- **Set problem A**
According to the passage about Sir Run Run Shaw, at what age did he retire as chairman of TVB?

- **Document section**

··········

Sir Run Run Shaw (1907-2014) was an entertainment mogul and philanthropist who, in the 1960s and 1970s, presided over East Asia’s largest movie studio and produced hundreds of popular movies. He was credited with establishing the kung-fu genre of martial-arts movies, and helped bring Chinese martial arts films to an international audience. A generous philanthropist, especially in the education sector, Shaw remained involved in Hong Kong's media industry well into his later years, retiring as chairman of the television station TVB at the age of 104.

The Shaw Foundation Hong Kong Limited made a gift of HK$1 million to the College of Arts and Sciences through the stewardship of CN Yang, Einstein Professor of Physics, and President Marburger in 1985. This gift was used to establish The Sir Run Run Shaw Endowment, one of the earliest endowments established by the Stony Brook Foundation.  The endowment proceeds support lectures in the College of Arts and Sciences.

··········

- **Data listing**
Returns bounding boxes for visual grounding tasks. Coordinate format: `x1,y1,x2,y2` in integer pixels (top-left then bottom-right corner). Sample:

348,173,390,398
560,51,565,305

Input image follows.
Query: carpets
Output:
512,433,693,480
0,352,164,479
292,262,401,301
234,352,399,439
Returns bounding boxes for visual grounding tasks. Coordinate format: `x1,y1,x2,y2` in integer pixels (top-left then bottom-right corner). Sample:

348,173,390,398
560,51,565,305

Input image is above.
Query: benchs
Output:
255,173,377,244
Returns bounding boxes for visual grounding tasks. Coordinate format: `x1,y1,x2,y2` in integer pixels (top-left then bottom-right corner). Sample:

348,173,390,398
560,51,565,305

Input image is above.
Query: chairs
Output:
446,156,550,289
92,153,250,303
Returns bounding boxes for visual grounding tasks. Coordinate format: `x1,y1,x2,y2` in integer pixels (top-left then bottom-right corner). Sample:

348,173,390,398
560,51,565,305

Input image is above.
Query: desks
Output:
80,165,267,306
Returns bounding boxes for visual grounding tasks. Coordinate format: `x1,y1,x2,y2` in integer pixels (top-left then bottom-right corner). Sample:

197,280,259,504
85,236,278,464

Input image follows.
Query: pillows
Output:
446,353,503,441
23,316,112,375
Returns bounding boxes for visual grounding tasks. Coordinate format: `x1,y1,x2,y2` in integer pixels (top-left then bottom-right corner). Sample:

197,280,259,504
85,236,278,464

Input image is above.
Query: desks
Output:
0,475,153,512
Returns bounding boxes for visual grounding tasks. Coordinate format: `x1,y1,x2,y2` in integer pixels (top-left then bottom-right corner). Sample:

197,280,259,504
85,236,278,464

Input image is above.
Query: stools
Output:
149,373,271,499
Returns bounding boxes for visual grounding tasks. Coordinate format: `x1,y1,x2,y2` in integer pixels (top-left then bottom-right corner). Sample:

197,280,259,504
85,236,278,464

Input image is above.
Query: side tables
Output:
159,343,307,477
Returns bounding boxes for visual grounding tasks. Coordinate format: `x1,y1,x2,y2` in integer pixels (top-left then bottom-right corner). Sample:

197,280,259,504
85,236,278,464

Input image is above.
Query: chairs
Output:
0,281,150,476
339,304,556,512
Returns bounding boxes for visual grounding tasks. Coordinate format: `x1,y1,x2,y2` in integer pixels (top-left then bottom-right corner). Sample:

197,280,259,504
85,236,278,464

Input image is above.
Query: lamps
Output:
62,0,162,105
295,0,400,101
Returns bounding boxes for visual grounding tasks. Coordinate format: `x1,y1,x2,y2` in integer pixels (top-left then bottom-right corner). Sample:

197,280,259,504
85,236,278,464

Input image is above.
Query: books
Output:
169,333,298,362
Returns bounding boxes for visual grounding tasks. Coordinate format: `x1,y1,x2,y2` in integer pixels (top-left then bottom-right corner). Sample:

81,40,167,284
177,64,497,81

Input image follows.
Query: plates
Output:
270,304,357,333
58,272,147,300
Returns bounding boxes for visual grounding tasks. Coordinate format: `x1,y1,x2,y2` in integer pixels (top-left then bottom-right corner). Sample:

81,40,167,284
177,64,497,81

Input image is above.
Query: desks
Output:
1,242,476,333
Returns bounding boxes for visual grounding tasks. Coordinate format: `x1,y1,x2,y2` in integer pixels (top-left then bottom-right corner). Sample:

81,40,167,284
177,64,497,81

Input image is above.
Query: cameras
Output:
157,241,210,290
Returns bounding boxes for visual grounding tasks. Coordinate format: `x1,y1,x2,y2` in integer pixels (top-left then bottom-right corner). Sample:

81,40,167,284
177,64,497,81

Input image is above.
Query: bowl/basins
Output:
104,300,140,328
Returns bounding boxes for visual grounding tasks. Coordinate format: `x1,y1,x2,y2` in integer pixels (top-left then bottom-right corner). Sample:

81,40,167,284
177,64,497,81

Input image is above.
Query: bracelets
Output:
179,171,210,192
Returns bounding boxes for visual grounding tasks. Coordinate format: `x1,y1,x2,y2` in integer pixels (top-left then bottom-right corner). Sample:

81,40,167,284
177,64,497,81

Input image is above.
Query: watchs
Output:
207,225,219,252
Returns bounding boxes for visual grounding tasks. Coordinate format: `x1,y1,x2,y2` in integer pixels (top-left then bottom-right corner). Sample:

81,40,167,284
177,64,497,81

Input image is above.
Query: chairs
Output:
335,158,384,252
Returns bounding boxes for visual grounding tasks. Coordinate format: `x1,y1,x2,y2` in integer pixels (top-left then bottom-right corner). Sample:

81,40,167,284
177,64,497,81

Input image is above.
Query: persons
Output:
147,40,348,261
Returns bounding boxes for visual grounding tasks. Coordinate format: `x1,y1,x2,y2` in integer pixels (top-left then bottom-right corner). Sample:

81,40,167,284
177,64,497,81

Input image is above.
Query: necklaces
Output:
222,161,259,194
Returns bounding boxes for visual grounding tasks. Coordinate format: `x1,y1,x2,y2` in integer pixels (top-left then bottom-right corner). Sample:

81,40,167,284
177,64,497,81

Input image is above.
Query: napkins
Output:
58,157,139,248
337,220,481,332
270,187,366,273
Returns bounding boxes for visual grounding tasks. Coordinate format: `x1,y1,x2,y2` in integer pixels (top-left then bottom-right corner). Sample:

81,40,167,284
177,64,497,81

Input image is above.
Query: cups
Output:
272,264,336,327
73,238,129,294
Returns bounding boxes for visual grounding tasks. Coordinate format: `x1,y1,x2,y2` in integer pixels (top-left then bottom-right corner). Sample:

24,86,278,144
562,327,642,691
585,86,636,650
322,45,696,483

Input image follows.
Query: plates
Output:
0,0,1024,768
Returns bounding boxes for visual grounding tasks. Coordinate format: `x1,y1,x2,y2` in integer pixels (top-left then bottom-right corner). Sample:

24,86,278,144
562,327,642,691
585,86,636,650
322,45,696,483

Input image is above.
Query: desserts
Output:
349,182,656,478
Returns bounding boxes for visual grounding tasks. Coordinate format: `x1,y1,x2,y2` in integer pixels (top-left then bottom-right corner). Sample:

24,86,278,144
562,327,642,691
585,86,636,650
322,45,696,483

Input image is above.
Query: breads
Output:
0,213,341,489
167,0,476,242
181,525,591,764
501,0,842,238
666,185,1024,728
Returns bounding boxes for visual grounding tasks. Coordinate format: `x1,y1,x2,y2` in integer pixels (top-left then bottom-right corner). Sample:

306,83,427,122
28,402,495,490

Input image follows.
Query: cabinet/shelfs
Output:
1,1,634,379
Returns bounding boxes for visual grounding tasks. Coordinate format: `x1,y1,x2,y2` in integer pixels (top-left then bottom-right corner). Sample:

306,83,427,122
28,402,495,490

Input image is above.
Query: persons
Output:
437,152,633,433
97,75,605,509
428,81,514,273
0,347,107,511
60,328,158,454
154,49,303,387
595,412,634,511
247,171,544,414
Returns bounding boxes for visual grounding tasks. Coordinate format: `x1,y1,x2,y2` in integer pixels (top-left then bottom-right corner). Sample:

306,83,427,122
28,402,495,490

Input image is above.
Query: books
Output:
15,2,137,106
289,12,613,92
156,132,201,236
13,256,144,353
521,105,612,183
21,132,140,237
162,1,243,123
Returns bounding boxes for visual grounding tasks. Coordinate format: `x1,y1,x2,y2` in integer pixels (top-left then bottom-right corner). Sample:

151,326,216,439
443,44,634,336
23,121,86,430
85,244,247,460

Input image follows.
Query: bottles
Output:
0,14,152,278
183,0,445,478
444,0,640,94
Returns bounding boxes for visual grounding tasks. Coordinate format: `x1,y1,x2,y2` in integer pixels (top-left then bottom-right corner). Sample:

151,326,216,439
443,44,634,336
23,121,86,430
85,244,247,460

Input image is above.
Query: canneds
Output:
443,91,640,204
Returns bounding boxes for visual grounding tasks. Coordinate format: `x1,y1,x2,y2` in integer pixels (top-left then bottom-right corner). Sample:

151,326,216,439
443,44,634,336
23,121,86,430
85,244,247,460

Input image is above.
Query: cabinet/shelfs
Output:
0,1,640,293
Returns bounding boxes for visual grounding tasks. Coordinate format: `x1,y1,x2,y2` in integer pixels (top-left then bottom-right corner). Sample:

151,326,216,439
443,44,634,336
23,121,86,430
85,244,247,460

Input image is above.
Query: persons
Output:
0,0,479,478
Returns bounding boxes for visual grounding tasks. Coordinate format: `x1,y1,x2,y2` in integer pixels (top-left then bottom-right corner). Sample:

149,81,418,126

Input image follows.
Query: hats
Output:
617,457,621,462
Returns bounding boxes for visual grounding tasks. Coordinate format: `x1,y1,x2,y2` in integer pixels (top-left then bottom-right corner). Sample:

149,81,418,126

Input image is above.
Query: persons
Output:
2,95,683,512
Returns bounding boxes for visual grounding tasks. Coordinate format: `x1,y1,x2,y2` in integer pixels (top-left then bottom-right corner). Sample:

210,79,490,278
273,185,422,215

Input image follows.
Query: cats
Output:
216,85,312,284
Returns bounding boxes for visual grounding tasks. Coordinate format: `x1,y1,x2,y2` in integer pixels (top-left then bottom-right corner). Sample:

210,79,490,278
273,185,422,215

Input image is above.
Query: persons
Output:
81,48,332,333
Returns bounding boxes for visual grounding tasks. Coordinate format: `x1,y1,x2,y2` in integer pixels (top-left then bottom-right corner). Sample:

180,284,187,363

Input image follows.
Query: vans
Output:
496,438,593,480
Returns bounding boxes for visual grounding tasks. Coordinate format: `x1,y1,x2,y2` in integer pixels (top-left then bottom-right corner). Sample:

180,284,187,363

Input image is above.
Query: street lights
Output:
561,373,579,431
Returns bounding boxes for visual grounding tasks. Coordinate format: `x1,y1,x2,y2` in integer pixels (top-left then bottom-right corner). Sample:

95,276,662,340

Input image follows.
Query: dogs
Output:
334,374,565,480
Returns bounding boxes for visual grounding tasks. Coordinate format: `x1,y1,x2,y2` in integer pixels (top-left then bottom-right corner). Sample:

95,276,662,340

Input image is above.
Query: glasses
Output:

··········

- **Set problem B**
Copy the entries word for word, starting at the beginning of the entries and ending with the line that contains "255,173,377,244".

- **Full output A**
He retired at the age of 104.

- **Full output B**
Returns bounding boxes for visual grounding tasks. Coordinate format: `x1,y1,x2,y2` in integer pixels (top-left then bottom-right corner). Sample:

348,173,390,398
560,51,565,305

Input image follows.
Query: carpets
Output:
512,433,693,480
0,352,164,479
292,262,401,301
234,352,399,439
Returns bounding boxes for visual grounding tasks. Coordinate format: `x1,y1,x2,y2` in integer pixels (top-left then bottom-right corner). Sample:

348,173,390,398
560,51,565,305

Input image is above.
Query: benchs
Output:
255,173,377,244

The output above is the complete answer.